7. Setting up your own repository

Basically all you need for your very own comic-get repository is a place to put your files online. Technically comic-get repository consists of four files plus rules.

7.1. Basic files

7.1.1. identifier

identifier contains globally unique identifier for your repository. Identifier is used to distinguish your repository from other repositories possibly in use. If you are using registered domain name to host the files, it is probably a good idea to use repository URI as identifier. Author prefers to omit protocol descriptor but this is up to you.

7.1.2. Packages

Packages contains the actual package information. This information is usually extracted from rulefiles, but can also be manually entered. It is recommended to use update.sh to create this file.

7.1.3. md5sums

md5sums contains md5sums of Packages and rules.md5sums. When comic-get updates the repository information, in most cases only this file is retrieved. If md5sums at remote host do not match local files, appropriate files are updated. This file is usually created by update.sh.

7.1.4. rules.md5sums

rules.md5sums is like md5sums. It contains md5sums of rulefiles. When rulefile md5sums do not match local copies, rulefiles are updated. This file is also created by update.sh.

7.2. Rulefiles

Rulefile consists of two parts: first there are the actual rules to fetch the target, and then there are metadata for the package such as language.

**What to do**
• A. Name the four basic files that the comic-get repository guide says a repository consists of.
• B. Write the next part of the comic-get repository guide, picking up after its final sentence.
The records that come next have no connection to the comic-get repository guide.

**Records**
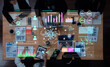 © InfiniteFlow - Business Professionals Analyzing Dynamics of Data with Technology Visualizations and Interactive Displays in Modern Workspace Fluxor.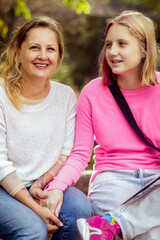 mom and daughter teenager cheerful portrait in the park on a walk close-up on an autumn day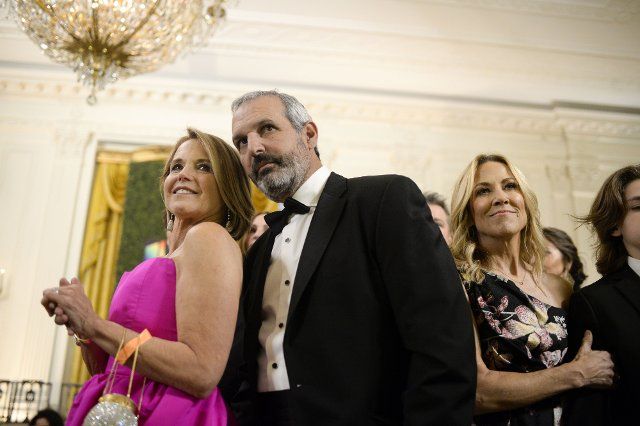 American Journalist Katie Couric, her husband, John Molner, and Musician Sheryl Crow (L-R) look on as President Joe Biden and First Lady Jill Biden arrive to a reception for Kennedy Center Honorees in the East Room of the White House in Washington, DC on Sunday, December 4, 2022. The Honorees are George Clooney, Singer Gladys Knight, singer-songwriter Amy Grant, Knight, composer Tania Leon, and Irish rock band U2, comprised of band members Bono, The Edge, Adam Clayton, and Larry Mullen Jr. Photo by Bonnie Cash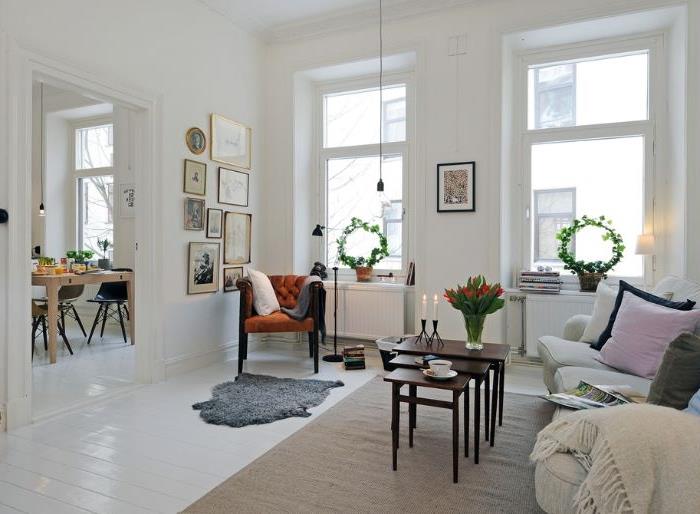 Jauki balta svetainės dekoro idėja su patogia perlamutrine pilka sofa, balintos parketo grindys, mediniai stalai, baltos sienos, dekoruotos rėmeliais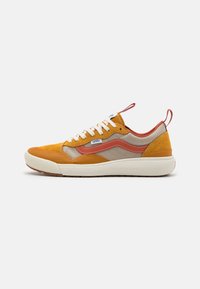 Låga Vans-sneakers med senapsgul mocka, beige tyg, bränd orange rand, vita skosnören och vit strukturerad sula, sidovy på vit bakgrund.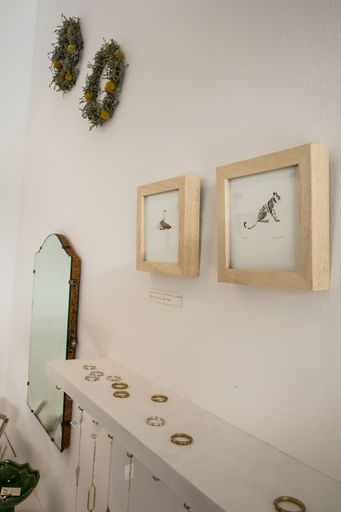 A vertical shot of items on display at exhibitor stands at the hand-made design fair
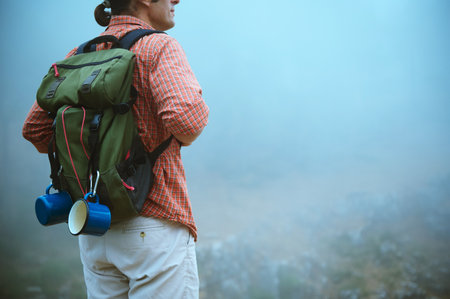 A solo hiker in checkered shirt and outdoor gear is exploring a misty mountain trail with a backpack carrying camping essentials. Perfect for travel, adventure, and exploration themes.の写真素材
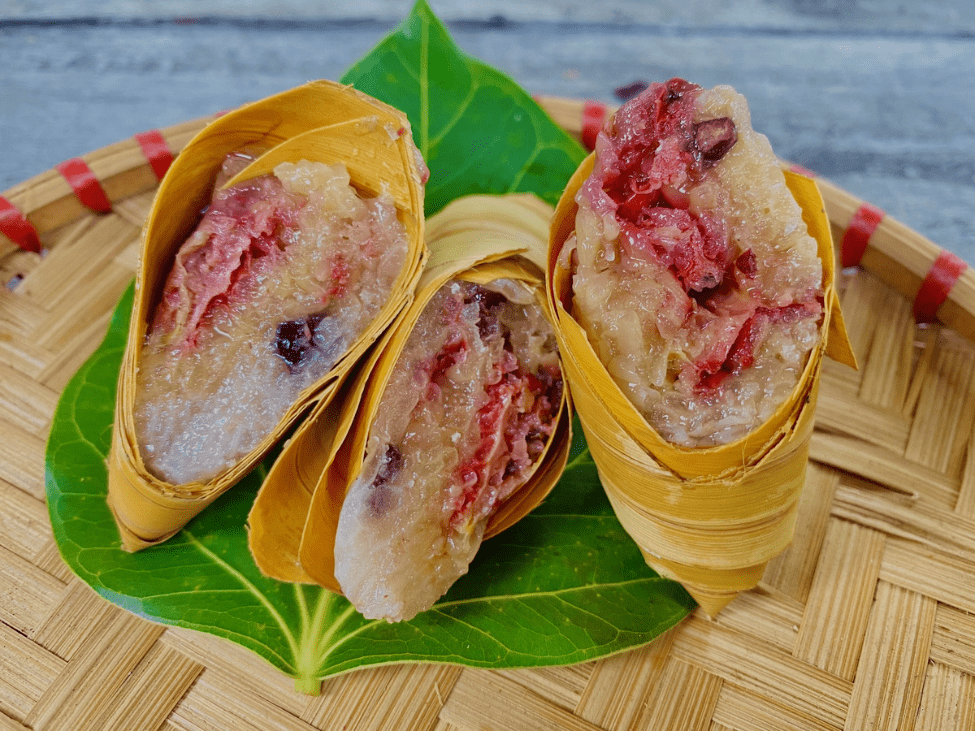 Banh la dua wrapped in banana leaves with vibrant green sticky rice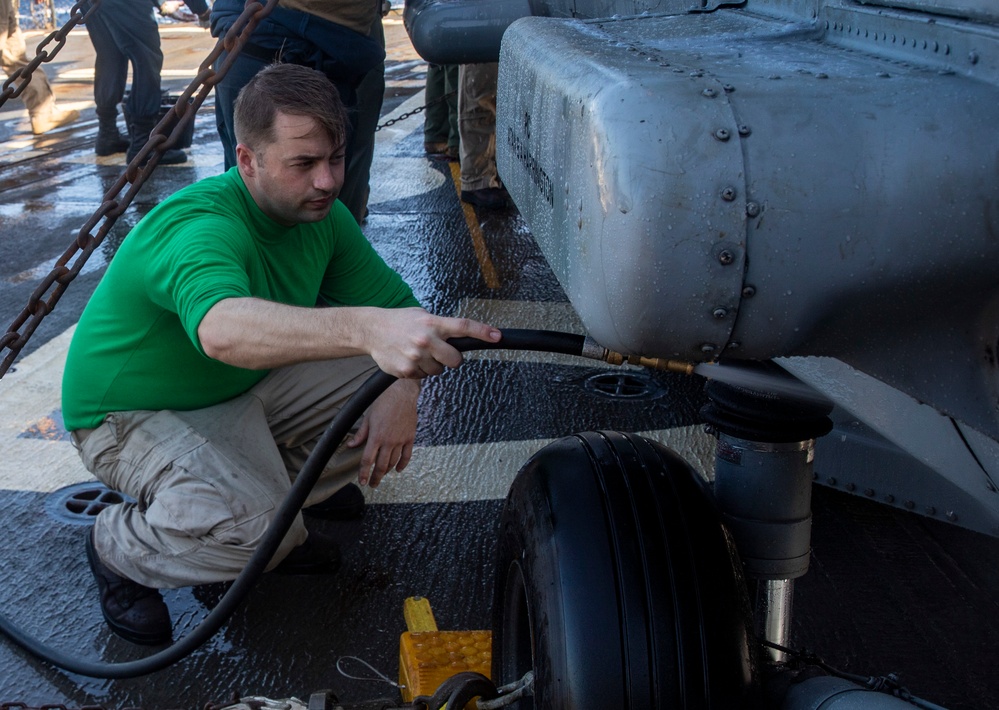 Sailors Aboard USS Ralph Johnson (DDG 114) Conduct a Helicopter Wash Down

**Responses**
• A. identifier, Packages, md5sums, rules.md5sums

• B.
The basic format of rules goes as follows:


title Mutts
uri http://seattlepi.nwsource.com/fun/mutts.asp
fetch
image gif /content/Mutts\?date=\d+
fetch gif
save mutts.png convert:gif
	

This particular ruleset defined a URI to http://seattlepi.nwsource.com/fun/mutts.asp (uri) and fetched the content (fetch). image is then used to find a image with filename matching regular expression /content/Mutts\?date=\d+. This image is tagged with gif. Then the first image with tag gif is fetched with fetch. Finally a file named mutts.png is written using fetched data, and target with tag gif is converted using convert.

7.2.1. Rulefile commands

7.2.1.1. title

title defined a title for a set of rules. Currently this information is only used in progress indicator.

7.2.1.2. uri

Push new URI to URI list.

7.2.1.3. fetch

Fetch target. If no extra parameters are given, the first URI in the URI list is used. If one or more parameters are given, the first URI with given tag(s) is fetched. Parameters (tags) are given in descending order of preference.

7.2.1.4. image

Find image from fetched data (usually HTML). image can take one or more parameters. If image is given two parameters, first parameter is tag for the image and the second one is regular expressions. If only one parameter is given, tag is assumed empty. Tag is later used with fetch and save. If more than two parameters are given, the first parameter is used as tag (as explained before), the second one as regular expression, and the remaining parameters are used to limit matches to HTML-elements that include given string(s). For example,


image jpeg p\d+.png class="latest"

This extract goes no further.